AMPA GluR2 subunit is differentially distributed on GABAergic neurons and pyramidal cells in the macaque monkey visual cortex

Abstract

The cellular and synaptic distribution of the AMPA receptor subunit GluR2 was analyzed in the monkey primary visual cortex (area V1), by immunocytochemistry and postembedding immunogold methods. GluR2 immunoreactivity was widely distributed in all of the layers of area V1. A quantitative double labeling analysis in layers II and III revealed that the vast majority of GABAergic interneurons in this area also contained GluR2. Postembedding immunogold analysis revealed that GluR2 immunoreactivity was present at asymmetric synapses on both GABAergic interneurons and pyramidal cells. A quantitative study indicated that the number of GluR2 immunogold particles at asymmetric synapses on pyramidal cells was significantly higher than that on GABAergic interneurons. These results from the primate neocortex are in agreement with and extend our previous studies on the rat hippocampus and amygdala. In view of the dominant role of the GluR2 subunit in regulating calcium flux through AMPA receptors, the differential synaptic distribution of GluR2 on different neuronal types might provide a mechanism for cell-specific response properties to glutamate as well as clues to selective neuronal vulnerability and cell death mediated by calcium-dependent excitotoxic mechanisms.

Introduction

The excitatory neurotransmitter glutamate can act through a variety of postsynaptic receptors, including cation-specific ion channels, the α-amino-3-hydroxy-5-methyl-4-isoxazole propionic acid (AMPA), N-methyl-d-aspartate (NMDA), and kainate ionotropic receptors, and G protein-coupled metabotropic receptors [28], [29], [32]. GluR2 is the most important regulatory subunit in the AMPA family of glutamate receptors (GluRs), in that its presence inhibits calcium flux and dominates the current/voltage characteristics of AMPA receptors [20]. Previous studies from our laboratory have shown that GluR2 immunoreactivity in the rat hippocampus and amygdala is frequently located at asymmetric synapses on both pyramidal cell spines and dendritic processes as well as on somata of GABAergic interneurons, but that the labeled synapses on GABAergic neurons have a considerably lower number of immunogold particles than those on pyramidal cells [14], [15].

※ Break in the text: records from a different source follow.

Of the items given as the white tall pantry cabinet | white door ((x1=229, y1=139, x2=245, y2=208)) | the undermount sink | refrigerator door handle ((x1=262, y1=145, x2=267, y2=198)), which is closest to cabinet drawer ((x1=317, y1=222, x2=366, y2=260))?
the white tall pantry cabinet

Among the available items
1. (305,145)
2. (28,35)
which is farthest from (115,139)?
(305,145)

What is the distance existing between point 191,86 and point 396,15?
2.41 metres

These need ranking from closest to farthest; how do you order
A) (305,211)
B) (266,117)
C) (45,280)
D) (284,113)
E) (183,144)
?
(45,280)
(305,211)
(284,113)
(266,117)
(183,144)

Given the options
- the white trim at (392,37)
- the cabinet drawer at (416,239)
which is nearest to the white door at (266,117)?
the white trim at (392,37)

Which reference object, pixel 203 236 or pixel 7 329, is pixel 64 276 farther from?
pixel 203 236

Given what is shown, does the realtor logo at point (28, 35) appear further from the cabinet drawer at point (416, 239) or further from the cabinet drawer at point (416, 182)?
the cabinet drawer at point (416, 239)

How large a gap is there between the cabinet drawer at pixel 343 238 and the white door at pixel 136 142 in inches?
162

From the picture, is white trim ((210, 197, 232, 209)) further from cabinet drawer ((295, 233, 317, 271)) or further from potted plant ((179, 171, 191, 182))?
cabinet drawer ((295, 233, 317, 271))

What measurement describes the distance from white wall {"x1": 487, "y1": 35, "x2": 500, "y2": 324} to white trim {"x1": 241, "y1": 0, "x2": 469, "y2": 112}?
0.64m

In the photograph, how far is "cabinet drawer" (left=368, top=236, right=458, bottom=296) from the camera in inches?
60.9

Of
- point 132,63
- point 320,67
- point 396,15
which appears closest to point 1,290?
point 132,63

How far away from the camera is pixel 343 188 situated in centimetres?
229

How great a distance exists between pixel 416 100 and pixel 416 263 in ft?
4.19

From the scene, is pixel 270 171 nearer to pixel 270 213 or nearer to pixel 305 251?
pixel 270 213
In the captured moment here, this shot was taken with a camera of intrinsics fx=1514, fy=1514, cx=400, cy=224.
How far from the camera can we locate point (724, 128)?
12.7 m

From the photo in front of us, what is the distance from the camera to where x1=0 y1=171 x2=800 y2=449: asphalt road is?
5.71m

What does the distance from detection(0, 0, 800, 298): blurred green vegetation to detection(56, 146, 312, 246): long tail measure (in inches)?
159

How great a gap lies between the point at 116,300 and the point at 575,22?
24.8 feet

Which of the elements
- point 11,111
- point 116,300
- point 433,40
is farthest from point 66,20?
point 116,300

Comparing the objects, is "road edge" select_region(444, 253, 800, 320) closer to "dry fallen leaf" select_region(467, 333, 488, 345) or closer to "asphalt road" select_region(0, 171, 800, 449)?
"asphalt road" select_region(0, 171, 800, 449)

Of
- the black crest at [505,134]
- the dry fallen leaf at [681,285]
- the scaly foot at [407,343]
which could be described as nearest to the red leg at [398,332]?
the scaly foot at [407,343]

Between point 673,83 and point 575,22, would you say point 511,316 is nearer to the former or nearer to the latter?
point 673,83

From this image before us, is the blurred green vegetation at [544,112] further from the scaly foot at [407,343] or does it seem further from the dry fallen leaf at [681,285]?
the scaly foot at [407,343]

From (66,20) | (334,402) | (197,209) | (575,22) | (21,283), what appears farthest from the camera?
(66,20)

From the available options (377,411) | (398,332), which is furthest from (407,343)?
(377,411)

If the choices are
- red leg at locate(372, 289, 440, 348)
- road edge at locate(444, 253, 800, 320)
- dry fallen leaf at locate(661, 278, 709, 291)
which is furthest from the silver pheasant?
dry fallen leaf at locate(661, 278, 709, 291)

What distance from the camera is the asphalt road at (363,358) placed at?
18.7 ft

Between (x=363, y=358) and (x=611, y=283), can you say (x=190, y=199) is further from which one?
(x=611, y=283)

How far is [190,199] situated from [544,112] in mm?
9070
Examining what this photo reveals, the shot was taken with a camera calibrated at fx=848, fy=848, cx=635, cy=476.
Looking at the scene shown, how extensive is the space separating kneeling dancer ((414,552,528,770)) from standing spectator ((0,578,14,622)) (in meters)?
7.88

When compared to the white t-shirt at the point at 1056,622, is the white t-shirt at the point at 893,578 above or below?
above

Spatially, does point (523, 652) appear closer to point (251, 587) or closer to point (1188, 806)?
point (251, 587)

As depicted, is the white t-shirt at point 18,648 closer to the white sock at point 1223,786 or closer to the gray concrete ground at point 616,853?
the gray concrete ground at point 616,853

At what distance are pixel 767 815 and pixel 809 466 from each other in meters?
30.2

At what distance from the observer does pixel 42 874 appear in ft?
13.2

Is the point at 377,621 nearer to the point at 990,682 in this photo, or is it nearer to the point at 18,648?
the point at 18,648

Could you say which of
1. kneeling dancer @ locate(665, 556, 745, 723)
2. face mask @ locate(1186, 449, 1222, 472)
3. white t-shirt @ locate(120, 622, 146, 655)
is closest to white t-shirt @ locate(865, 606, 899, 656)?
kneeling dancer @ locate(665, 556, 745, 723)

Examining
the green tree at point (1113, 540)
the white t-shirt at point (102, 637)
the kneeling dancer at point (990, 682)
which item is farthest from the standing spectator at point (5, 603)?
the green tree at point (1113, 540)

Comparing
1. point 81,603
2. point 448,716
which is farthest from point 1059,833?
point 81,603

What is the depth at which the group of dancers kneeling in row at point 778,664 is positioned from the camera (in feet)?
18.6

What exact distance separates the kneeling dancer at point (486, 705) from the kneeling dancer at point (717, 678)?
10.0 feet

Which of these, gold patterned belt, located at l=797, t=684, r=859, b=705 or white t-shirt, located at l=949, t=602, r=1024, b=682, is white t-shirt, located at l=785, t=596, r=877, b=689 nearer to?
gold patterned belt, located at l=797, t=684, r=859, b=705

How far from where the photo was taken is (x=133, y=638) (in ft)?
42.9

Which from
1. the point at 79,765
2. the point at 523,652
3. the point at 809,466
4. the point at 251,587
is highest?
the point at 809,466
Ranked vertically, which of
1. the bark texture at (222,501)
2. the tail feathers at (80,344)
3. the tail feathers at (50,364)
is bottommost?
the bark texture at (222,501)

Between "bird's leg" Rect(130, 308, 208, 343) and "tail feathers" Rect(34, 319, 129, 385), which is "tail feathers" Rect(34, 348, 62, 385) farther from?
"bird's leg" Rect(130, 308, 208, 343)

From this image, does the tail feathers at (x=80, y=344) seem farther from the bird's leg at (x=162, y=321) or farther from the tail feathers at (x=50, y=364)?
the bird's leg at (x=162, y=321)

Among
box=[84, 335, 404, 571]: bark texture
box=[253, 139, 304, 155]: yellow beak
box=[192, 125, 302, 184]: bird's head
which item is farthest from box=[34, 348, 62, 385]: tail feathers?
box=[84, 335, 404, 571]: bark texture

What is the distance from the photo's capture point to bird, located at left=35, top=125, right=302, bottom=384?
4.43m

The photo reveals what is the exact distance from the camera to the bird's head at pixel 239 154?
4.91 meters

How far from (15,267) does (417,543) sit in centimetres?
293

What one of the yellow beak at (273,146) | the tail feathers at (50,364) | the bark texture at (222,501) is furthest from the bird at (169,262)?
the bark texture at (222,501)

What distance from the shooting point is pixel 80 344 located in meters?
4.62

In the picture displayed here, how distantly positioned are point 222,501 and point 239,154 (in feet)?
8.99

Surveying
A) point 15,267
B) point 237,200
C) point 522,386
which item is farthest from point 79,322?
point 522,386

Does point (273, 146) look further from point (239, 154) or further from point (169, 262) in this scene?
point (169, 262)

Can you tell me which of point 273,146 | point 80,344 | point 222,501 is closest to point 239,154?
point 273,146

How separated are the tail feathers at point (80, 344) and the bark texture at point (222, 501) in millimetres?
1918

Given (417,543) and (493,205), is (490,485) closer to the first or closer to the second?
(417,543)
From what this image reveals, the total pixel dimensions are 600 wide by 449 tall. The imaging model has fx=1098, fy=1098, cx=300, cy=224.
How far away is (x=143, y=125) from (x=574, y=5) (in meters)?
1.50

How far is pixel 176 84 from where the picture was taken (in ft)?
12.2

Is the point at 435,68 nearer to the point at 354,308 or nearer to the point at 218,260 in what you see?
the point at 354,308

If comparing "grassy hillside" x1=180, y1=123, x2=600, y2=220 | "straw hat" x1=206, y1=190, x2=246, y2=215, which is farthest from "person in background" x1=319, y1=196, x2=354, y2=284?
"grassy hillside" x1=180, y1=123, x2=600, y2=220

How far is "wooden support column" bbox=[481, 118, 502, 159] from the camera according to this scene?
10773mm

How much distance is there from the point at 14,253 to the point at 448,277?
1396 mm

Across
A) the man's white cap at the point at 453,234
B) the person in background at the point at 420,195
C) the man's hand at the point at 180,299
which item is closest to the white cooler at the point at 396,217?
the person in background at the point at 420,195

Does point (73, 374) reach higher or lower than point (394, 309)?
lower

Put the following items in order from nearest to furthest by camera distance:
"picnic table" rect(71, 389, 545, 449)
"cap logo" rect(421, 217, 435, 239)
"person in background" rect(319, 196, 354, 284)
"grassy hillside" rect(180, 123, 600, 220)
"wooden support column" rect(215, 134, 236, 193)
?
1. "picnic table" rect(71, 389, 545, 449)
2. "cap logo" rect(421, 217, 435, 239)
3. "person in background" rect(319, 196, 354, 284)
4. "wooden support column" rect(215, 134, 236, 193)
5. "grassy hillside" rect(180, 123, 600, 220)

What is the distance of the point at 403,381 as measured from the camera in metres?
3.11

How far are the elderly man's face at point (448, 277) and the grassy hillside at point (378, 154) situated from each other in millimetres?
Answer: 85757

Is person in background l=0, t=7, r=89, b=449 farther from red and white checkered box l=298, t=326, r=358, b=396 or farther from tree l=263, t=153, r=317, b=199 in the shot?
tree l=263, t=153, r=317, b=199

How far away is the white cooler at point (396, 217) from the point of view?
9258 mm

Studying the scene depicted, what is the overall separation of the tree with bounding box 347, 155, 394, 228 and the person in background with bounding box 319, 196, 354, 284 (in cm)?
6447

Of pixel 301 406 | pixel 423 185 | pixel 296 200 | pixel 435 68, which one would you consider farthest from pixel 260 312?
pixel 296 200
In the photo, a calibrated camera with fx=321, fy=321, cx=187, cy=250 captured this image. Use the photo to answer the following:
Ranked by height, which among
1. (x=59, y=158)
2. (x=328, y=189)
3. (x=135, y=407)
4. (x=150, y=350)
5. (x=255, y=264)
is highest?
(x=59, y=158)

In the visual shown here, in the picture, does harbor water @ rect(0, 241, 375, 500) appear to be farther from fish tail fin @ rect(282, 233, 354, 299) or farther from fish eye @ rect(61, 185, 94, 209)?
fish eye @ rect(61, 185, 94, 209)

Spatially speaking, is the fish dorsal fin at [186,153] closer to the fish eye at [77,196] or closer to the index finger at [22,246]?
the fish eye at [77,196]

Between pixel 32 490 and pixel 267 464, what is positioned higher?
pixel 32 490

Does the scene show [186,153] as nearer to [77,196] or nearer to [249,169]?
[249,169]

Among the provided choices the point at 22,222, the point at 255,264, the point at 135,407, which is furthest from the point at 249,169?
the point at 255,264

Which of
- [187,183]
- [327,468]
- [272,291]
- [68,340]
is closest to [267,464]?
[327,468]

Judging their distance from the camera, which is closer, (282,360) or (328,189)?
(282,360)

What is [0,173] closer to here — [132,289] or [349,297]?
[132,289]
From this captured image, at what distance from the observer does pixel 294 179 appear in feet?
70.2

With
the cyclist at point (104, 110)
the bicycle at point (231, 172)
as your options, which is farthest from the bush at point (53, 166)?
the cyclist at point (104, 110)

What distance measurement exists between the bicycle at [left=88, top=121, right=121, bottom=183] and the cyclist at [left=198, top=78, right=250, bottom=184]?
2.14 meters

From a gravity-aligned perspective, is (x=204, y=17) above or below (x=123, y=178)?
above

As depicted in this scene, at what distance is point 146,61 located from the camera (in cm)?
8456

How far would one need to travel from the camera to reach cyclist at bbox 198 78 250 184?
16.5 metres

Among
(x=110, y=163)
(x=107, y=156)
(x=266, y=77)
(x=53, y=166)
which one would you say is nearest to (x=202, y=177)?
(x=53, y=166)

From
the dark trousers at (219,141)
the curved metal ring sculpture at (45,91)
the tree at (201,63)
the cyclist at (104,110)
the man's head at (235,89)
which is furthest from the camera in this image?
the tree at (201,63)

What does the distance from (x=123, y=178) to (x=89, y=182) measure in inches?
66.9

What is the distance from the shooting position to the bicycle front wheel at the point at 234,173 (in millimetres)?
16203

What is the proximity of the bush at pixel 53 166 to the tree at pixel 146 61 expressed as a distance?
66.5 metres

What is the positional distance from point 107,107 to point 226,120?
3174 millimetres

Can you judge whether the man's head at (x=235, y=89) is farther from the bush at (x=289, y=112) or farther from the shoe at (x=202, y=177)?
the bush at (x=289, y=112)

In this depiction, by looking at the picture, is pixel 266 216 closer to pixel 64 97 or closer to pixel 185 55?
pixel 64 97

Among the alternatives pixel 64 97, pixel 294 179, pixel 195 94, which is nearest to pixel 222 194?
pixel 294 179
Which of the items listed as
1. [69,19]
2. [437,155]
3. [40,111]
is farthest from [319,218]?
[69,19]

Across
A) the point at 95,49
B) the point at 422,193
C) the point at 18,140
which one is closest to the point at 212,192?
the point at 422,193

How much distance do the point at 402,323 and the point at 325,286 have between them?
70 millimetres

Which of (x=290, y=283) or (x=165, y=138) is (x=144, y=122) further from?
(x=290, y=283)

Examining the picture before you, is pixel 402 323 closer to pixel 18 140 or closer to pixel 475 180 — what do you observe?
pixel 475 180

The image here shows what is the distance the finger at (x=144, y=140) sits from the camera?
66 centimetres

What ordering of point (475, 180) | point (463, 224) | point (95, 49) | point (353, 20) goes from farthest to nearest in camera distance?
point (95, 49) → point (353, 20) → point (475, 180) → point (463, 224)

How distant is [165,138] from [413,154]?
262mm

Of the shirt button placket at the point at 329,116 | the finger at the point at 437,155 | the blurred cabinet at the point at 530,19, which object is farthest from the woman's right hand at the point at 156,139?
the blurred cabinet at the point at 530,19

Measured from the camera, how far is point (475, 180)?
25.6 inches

In primary visual cortical circuits, inputs from the periphery to cortical cells are primarily excitatory and arise from a patterned thalamic activity, as well as from massive convergent networks from other excitatory cortical cells [1], [2], [30], [40], [42]. Excitatory activity from the thalamocortical projections to area V1 is integrated with the activity of a series of layer-specific cortical connections that progressively transform and relay visual information [18], [41]. Recently, immunocytochemical studies revealed that single AMPA subunits are differentially distributed in the rat and monkey cerebral cortex [2], [3], [26], [27], [34]. At the light microscopic level, Gutierrez-Ibarluzea et al. [10] using a polyclonal antibody to GluR2/3, found that approximately 10% of GABAergic neurons contained GluR2/3, whereas most studies showed that GluR2/3 is preferentially distributed in pyramidal cells [2], [3], [16], [26], [27], [34]. In contrast, using a subunit specific monoclonal antibody to GluR2, Vissavajjhala et al. [44] reported that calcium-binding protein-containing neurons in the rat cerebral cortex are widely colocalized with GluR2, and a preliminary study indicated that most calcium-binding protein-containing neurons in the monkey visual cortex also contain GluR2 [31]. However, the detailed distribution of GluR2 at the level of single asymmetric synapses on GABAergic neurons or pyramidal cells has not yet been determined. The present study attempts to elucidate GluR2 immunoreactivity in a population of asymmetric synapses on dendrites of GABAergic neurons and on dendritic spines of pyramidal neurons in the macaque monkey primary visual cortex by using postembedding electron microscopy. The resultant data are consistent with our previous data on rat hippocampus [14] and amygdala [15], and suggest that differential synaptic representation of GluR2 in interneurons and pyramidal cells may be a general principle that transcends region and species.